We got our first pigs two years ago as a solution to a problem. We milk our goats on a seasonal schedule, with all of our does kidding around the same time. While seasonal milking makes sense for our operation for a lot of reasons, it does present a challenge in that we do not have a consistent supply of milk from day to day. Milk production is not linear; it’s more of a bell curve, with goats hitting their peak roughly six weeks into the lactation. In order to feed our goat kids and make our goat’s milk soaps, we need to maintain a baseline level of milk production throughout the season, but when the goats begin to approach peak production, we have more milk flowing in than we can process in a single day. Before we got pigs, we were pouring the excess milk into our compost pile, but that just didn’t feel right to us. I remember that I was just scrolling on Instagram when I found out that pigs have traditionally been kept by cheesemakers to convert the whey (a liquid byproduct of the cheesemaking process) into a more readily marketed product in the form of pork. I began to research milk fed pork, which led to researching pasture raised pork, which led to researching different breeds of pigs that would do well on pasture, which led to us buying our first kune kune pigs.

The kune kune pig breed was developed in New Zealand, most likely from stock that arrived from Asia in the mid to late 1700s. In the Māori language, “kune” means “fat and round”, a term that describes the appearance of the breed perfectly. Kune kunes are compact pigs that fatten easily, even on pasture with little to no additional feed inputs. Kune kunes have short, upturned snouts that prevent them from rooting up the ground as extensively as other breeds do, making them a good choice for farmers who wish to maintain the integrity of their pastures. Kune kunes also tend to be very docile, and their small stature makes them much easier to handle than commerical pig breeds. They are known for producing pork of excellent quality, with a well balanced fat to meat ratio.

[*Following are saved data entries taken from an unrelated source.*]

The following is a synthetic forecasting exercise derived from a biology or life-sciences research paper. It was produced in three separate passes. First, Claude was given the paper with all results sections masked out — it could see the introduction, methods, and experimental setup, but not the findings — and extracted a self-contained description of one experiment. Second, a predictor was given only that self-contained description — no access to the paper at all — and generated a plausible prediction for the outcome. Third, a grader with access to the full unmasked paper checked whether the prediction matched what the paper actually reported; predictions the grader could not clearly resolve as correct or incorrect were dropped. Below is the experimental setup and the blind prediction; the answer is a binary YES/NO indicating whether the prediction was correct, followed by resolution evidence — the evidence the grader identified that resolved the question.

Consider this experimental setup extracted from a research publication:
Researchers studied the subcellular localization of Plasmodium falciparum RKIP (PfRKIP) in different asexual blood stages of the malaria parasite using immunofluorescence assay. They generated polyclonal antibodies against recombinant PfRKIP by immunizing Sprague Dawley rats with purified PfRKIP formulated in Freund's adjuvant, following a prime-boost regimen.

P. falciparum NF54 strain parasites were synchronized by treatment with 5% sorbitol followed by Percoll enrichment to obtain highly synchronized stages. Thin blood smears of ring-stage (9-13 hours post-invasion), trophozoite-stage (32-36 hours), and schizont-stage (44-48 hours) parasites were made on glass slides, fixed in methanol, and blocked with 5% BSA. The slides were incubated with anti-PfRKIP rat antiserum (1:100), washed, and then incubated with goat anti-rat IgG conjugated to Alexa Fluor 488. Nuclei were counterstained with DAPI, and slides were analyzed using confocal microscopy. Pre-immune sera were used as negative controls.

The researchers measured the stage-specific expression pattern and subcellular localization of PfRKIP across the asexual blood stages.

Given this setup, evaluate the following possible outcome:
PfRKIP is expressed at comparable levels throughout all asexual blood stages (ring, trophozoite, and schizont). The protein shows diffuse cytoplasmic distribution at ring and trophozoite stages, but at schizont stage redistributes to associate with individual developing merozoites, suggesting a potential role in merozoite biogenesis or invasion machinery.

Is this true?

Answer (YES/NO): NO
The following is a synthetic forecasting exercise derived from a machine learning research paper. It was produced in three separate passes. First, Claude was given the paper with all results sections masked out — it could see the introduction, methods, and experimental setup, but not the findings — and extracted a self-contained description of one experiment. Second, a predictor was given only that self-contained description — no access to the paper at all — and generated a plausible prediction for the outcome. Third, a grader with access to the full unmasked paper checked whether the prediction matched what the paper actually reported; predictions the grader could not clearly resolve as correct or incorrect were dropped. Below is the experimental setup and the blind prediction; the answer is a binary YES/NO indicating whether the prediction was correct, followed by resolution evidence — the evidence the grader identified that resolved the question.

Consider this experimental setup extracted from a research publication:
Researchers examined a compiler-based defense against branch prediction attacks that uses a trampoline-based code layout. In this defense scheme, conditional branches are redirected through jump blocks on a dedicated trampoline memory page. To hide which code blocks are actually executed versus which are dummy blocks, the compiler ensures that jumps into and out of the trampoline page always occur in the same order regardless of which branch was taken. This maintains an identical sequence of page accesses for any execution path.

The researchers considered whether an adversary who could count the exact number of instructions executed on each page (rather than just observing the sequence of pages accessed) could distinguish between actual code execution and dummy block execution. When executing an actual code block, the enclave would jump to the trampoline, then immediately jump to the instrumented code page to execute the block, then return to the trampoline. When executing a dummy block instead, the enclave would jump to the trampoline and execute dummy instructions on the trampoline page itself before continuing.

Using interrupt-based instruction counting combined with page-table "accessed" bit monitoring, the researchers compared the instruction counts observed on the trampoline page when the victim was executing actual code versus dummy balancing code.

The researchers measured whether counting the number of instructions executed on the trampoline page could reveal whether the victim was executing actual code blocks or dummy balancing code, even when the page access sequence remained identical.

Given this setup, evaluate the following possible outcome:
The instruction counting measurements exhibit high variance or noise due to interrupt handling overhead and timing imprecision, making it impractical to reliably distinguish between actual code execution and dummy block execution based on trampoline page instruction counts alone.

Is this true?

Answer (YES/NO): NO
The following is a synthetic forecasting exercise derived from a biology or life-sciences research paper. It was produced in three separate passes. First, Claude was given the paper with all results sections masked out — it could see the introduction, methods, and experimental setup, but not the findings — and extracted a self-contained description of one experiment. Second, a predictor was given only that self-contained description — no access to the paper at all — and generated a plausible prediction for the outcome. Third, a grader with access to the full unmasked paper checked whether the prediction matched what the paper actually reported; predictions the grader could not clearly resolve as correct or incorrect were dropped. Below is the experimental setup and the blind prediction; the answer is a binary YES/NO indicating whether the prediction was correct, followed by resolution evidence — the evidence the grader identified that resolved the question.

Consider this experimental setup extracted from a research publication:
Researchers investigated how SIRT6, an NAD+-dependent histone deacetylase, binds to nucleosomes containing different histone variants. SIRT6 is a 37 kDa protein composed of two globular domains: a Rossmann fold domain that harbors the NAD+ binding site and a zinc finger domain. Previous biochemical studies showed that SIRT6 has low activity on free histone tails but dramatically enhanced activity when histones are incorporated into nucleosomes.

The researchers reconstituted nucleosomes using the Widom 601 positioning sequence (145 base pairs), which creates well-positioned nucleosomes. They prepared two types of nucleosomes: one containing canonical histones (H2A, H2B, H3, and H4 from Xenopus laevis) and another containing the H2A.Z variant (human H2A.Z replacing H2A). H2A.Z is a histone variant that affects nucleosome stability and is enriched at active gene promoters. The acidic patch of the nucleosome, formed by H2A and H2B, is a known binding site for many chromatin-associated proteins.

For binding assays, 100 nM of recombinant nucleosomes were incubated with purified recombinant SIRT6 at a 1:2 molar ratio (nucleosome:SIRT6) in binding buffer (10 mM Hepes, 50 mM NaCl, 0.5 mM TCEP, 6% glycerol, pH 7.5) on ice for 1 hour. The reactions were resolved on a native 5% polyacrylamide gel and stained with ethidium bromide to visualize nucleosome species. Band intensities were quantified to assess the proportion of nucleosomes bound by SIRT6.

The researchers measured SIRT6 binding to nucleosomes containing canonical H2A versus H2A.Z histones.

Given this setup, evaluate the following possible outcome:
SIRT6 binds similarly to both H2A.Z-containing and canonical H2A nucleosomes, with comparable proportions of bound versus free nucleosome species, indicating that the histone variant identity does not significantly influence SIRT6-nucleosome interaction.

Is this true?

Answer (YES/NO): NO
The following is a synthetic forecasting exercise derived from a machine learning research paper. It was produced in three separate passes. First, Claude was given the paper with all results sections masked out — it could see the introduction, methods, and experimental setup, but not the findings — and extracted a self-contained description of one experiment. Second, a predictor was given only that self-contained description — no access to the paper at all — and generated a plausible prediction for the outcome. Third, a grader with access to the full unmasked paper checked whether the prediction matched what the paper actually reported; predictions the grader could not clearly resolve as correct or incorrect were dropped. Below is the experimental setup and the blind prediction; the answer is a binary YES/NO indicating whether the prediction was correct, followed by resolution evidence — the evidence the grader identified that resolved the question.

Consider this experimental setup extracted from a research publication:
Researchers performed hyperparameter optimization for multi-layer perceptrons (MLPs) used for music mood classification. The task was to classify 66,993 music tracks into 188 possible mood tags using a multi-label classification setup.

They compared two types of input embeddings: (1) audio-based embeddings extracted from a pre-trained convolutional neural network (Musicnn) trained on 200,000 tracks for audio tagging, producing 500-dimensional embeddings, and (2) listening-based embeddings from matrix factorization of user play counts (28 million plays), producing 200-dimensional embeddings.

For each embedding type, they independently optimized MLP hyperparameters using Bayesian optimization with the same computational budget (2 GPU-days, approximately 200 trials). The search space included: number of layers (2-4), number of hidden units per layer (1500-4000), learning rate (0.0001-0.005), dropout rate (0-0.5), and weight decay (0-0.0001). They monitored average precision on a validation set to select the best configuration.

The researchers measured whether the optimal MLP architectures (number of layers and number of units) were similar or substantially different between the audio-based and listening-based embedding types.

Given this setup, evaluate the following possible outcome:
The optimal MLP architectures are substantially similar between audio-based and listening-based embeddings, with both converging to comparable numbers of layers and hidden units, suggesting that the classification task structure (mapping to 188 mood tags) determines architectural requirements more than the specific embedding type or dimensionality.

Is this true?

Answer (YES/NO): YES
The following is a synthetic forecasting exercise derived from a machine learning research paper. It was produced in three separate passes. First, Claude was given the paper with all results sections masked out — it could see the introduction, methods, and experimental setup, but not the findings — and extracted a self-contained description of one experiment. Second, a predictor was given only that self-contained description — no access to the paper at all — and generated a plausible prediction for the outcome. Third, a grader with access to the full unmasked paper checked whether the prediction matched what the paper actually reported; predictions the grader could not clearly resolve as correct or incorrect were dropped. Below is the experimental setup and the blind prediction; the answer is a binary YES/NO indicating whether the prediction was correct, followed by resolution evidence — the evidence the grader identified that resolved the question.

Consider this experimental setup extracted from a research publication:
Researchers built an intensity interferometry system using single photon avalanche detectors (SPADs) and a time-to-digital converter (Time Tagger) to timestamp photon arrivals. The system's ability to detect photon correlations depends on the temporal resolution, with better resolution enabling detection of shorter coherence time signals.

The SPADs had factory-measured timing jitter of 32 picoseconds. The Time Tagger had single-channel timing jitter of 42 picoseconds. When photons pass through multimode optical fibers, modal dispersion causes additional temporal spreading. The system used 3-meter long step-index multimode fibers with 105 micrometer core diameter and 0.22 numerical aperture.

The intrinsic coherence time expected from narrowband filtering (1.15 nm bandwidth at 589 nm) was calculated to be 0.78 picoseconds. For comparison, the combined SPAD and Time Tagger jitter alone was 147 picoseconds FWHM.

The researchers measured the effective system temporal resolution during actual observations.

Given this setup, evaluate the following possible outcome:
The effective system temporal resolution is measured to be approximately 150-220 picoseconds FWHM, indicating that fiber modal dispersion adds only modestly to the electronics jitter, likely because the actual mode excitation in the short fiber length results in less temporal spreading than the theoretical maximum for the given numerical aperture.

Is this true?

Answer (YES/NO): NO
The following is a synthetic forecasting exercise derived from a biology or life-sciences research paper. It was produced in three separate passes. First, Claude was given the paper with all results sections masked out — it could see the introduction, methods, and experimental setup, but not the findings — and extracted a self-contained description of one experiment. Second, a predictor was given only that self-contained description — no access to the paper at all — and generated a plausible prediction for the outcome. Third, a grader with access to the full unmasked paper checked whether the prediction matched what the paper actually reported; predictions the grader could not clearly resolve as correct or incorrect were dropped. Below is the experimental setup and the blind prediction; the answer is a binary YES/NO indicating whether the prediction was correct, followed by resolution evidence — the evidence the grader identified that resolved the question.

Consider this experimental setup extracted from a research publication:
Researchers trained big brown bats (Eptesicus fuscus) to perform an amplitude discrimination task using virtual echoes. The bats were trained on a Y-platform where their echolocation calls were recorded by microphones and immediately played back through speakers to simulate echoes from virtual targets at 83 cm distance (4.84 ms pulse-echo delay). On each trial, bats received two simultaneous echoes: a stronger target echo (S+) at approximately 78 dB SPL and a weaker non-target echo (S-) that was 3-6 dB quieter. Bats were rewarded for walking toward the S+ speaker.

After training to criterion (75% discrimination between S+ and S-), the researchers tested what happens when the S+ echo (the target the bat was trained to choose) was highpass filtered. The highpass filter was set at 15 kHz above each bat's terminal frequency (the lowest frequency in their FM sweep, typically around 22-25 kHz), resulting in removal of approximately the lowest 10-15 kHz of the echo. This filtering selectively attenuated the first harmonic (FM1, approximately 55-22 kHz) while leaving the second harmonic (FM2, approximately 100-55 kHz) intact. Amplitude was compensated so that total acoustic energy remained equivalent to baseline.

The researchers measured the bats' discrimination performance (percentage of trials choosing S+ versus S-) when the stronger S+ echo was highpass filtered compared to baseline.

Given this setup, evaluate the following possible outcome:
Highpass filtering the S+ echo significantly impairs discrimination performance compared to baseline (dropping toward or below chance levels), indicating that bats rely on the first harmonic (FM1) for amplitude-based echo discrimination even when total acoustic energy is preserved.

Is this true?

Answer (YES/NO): YES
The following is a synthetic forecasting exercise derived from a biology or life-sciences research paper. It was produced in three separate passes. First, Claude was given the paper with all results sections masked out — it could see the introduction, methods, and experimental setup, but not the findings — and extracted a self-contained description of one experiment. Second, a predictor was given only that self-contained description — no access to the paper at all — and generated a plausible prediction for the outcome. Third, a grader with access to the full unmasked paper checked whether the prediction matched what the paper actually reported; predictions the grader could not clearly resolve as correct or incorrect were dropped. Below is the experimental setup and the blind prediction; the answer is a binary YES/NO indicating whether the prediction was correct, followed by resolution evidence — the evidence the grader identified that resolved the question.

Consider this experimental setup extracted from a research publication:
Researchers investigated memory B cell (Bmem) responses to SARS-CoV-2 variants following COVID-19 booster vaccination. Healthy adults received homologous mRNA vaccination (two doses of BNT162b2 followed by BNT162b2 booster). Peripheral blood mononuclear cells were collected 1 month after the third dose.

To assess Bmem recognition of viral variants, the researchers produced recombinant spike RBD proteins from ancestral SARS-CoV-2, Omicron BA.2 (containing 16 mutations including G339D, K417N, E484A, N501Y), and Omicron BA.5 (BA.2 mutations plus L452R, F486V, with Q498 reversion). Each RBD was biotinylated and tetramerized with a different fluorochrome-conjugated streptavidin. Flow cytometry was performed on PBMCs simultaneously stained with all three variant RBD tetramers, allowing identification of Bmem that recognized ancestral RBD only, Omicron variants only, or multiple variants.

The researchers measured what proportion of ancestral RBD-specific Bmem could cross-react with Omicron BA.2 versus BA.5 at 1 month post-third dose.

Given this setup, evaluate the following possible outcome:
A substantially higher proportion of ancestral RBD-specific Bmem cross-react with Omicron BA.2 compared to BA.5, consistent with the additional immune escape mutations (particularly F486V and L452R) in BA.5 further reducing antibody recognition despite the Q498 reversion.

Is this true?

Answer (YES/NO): NO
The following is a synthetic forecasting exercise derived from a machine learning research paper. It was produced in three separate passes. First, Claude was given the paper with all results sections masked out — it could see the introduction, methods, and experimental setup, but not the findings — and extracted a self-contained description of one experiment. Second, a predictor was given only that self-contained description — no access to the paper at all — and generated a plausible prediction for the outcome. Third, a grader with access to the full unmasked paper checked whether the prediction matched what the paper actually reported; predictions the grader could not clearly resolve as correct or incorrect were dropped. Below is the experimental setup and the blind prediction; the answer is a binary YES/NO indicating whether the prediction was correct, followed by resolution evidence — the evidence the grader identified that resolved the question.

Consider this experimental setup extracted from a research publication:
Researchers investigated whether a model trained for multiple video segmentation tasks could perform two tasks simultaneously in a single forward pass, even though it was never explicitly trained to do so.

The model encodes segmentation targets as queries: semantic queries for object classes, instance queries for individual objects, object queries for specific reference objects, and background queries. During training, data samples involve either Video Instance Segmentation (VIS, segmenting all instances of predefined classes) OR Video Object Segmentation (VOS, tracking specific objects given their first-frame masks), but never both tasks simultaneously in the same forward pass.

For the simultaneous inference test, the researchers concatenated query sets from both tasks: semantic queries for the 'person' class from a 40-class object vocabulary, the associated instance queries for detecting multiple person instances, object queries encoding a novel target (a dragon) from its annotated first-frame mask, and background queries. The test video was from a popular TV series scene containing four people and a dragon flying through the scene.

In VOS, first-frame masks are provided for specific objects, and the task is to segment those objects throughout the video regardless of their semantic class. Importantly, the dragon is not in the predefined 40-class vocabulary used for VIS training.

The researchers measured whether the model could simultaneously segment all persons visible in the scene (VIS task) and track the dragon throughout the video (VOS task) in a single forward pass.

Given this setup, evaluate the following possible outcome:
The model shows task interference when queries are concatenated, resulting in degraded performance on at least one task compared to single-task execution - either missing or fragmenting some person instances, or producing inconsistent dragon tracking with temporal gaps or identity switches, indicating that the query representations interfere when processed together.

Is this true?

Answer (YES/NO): NO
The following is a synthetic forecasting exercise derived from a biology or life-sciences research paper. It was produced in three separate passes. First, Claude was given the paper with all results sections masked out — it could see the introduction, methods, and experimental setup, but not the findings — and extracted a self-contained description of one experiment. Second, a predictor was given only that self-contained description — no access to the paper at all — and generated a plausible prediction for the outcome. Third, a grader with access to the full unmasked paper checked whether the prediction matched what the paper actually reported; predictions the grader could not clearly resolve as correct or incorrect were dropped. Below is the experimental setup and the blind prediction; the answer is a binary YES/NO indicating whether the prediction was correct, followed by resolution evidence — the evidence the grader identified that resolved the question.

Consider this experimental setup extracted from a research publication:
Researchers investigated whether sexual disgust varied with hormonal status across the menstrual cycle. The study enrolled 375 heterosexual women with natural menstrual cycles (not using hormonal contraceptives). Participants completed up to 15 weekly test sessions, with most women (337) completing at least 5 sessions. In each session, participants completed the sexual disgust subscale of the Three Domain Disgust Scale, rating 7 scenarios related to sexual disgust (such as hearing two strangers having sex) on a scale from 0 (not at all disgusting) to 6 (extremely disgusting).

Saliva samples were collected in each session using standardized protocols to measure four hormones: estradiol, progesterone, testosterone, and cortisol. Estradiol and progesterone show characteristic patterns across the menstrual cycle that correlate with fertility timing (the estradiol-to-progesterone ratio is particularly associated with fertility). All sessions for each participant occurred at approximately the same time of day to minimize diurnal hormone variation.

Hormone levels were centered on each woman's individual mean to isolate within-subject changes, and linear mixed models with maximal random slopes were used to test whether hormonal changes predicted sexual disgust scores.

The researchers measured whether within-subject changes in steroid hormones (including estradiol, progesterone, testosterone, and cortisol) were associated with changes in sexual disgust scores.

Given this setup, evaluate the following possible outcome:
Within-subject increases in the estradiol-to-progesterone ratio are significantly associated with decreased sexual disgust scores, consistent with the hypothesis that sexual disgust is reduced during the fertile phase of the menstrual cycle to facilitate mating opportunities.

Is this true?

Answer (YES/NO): NO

The piglets that were born this week are really the start of a new business venture for our farm. We are so excited to see these young pigs mature on our pastures to eventually become the first group of pigs that we have raised from birth to the freezer. We plan to offer retail cuts of pasture raised pork in 2024, and we are exploring the possibilities of offering bulk pork boxes and CSA shares in the years to come.